(Source data):
####################
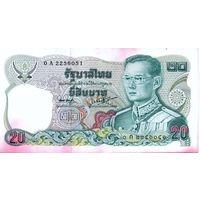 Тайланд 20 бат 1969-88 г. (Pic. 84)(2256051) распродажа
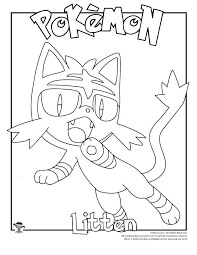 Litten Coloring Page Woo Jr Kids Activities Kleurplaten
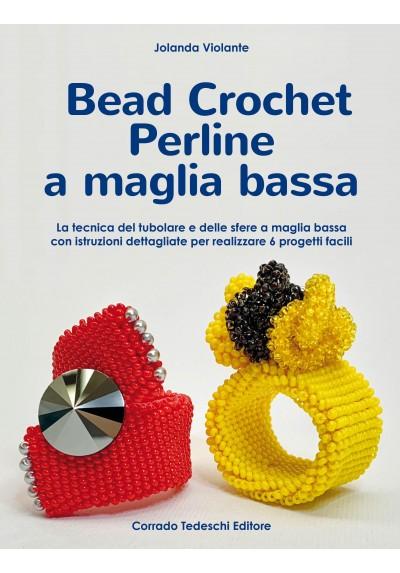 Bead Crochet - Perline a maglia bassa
####################
(Task goal): What is needed is an exact copy of all the data, with no images in it.

(Result of the task):
 Тайланд 20 бат 1969-88 г. (Pic. 84)(2256051) распродажа
 Litten Coloring Page Woo Jr Kids Activities Kleurplaten
 Bead Crochet - Perline a maglia bassa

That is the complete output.